A little background on us; we've been married almost 8 years, hubby is 27 and I'm 32, we've got 3some boys (6,9, & 12). Hubby spent 7 years in the Army and is very type A. During his time in the military he became very disciplined about tidiness. We were absolutely fine until I decided to return to the workforce and go back to school for my BSBA. Before that I was a SAHM and our house was immaculate. Hubby sounds a lot like you in that he does everything that he can to make my life easier whether it be housework, laundry, kids, or hardworking. We really work well as a team, but he becomes very frustrated that I often don't pick up after myself and I'm honestly the messiest person in our home and I was having sex with him but not regularly enough that he was satisfied and most of the time with a complete lack of enthusiasm. Not good or healthy for either of us. I too, played of Facebook rather than taking the time to connect with him.

Well about 2 months ago we had a huge blow out and he told me that he couldn't continue to live this way; I wasn't meeting his emotional or physical needs. He would point out my messes and I felt like he was treating me like a child rather than his partner. Here's the important part, I'd completely checked out and had disconnected from him emotionally. While he didn't do what you did as far as having inappropriate texts with another female he started looking at porn. I caught him in the act and was devestated. It made me feel so insecure and jealous like I wasn't enough. But it also opened my eyes that I wasn't meeting his needs. 

We had a long conversation and I explained that I felt like his child and that nothing I did was good enough and that I missed our time alone, that all we talked about was stupid stuff and that we weren't connecting emotionally. That's why I'd turned to Facebook because there I got emotional connections. I also askedabout if he had noticed that when we went on rare date nights that he got better sex? He said, absolutely. I said, there's your sign.
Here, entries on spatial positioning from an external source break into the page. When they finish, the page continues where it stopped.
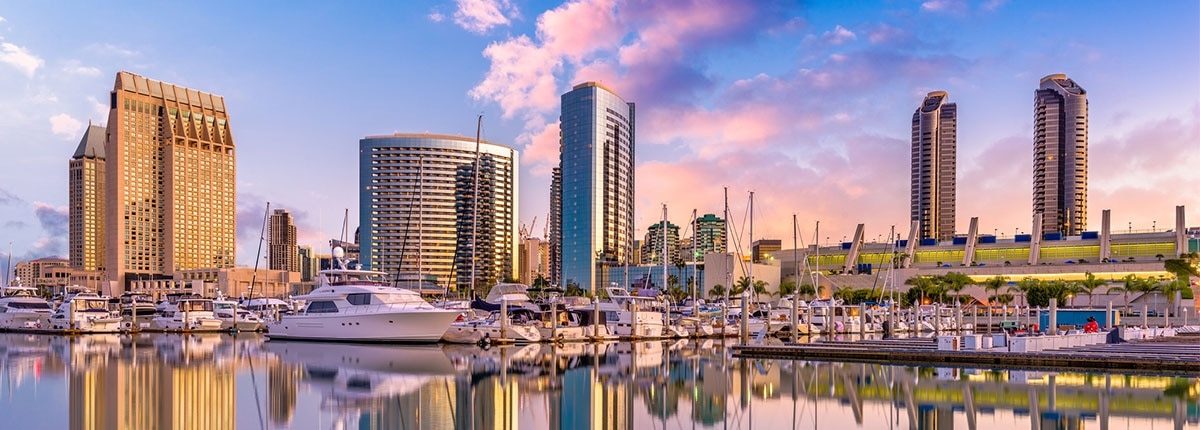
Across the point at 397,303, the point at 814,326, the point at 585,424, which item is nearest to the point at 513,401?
the point at 585,424

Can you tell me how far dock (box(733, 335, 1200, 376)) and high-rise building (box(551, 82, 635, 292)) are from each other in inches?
5545

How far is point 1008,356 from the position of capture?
41281 millimetres

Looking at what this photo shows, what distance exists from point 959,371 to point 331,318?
34802mm

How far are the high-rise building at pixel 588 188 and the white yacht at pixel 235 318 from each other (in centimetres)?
11605

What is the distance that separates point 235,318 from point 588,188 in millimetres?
122888

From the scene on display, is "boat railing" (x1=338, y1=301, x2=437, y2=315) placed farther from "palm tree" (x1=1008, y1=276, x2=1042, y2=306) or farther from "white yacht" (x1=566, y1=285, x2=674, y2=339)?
"palm tree" (x1=1008, y1=276, x2=1042, y2=306)

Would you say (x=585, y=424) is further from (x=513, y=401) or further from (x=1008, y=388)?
(x=1008, y=388)

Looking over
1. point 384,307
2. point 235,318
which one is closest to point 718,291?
point 235,318

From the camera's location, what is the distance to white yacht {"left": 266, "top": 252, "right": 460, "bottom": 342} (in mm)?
53594

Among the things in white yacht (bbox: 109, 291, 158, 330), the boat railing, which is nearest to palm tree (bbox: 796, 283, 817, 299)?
white yacht (bbox: 109, 291, 158, 330)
I think honestly that your wife misses you and the connection that you once had. Becoming a new mother ishard both physically and emotionally and she's probably somewhat overwhelmed and depressed. I'd try talk to her and not bring up the house, plan a date night and get your connection back. You don't have to buy gifts or anything but treat her like you did when you were dating. Where you're headed now is divorce if you don't get ahanle
_Posted via Mobile Device_


----------



## LBG (Nov 22, 2011)

Sorry a handle on things. After our talk I opened my eyes and so did he, we both started working on things and I started cleaning up after myself. Since he was trying his hardiest to meet my needs I tried my hardiest to meet his as well. I'm happy to report that we have not had a single major fight since and our sex life is back on track and the best that it's been in a long time. I feel closer to him and we take the time to talk each day. We've also stopped the yelling, name calling, and demeaning too. I now feel like his partner, not his child.
_Posted via Mobile Device_


----------



## Kevin1978 (Nov 18, 2011)

LBG- I'm glad that you got things back on the right track. I also thank you for you constructive criticism. Some people get on here and post nothing but negativity. 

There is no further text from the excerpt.